Warum es nicht obszön ist, sich jetzt mit der syrischen Küche zu beschäftigen. Der nach Wien geflüchtete Koch Jwan Joo Daod erinnert sich, wie es vor dem Krieg war. Eine Geschichte über raffinierte Gewürze, einladende Mezze, opulente Eintöpfe und die stets verbindende Kraft eines guten Mahls.
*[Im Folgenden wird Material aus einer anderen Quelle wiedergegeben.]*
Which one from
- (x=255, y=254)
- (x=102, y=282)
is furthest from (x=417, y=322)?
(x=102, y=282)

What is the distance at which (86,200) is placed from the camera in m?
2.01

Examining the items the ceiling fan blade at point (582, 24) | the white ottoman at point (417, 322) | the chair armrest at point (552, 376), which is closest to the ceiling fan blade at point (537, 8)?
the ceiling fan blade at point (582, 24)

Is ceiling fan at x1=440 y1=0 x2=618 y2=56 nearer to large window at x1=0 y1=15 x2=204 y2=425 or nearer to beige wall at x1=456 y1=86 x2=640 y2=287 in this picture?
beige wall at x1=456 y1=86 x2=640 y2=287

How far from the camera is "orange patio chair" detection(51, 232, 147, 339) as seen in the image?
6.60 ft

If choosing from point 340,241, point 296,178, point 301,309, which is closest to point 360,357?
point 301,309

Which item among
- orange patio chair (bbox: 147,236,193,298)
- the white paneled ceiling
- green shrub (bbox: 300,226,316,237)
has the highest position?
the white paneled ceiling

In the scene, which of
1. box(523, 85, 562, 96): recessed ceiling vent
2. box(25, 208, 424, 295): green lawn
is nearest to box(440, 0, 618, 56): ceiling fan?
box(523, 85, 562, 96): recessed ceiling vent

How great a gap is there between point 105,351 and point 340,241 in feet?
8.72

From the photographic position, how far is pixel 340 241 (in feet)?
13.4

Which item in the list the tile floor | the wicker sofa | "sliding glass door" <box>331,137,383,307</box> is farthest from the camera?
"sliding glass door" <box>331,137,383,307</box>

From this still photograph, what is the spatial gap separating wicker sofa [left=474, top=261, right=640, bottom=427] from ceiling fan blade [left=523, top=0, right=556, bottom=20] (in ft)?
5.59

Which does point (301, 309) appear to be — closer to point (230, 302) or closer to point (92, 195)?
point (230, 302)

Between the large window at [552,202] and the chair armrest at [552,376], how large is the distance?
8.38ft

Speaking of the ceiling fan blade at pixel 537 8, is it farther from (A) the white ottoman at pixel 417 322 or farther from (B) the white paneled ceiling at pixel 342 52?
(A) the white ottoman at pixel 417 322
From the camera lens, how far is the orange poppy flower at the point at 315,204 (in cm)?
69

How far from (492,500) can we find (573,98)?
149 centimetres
Es vergeht kein Tag, an dem die Welt nicht von neuen Schreckensbildern aus Syrien und dem Nahen Osten schockiert wird: Selbstmordattentate, Bombenangriffe, Giftgas. Große Teile der Städte sind nach sechs Jahren Bürgerkrieg zertrümmert, in den Ruinenvierteln von Damaskus, Aleppo oder Homs überleben die verbliebenen Menschen nur mit knapper Not. Trinkwasser ist ein rares Gut, selbst Brot immer öfter eine Mangelware. Zwar versucht das Regime von Diktator Baschar al-Assad den Eindruck zu verbreiten, in weiten Teilen verlaufe das Leben in gewohnten Bahnen und es herrsche fast überall Überfluss. Das ist natürlich pure Lügenpropaganda. Übereinstimmend berichten Flüchtlinge, die den Westen erreichen, dass die meisten Menschen in ihrer alten Heimat ein Dasein am Rande des Existenzminimums führen.

Straßenverkäufer in der Innenstadt Aleppos.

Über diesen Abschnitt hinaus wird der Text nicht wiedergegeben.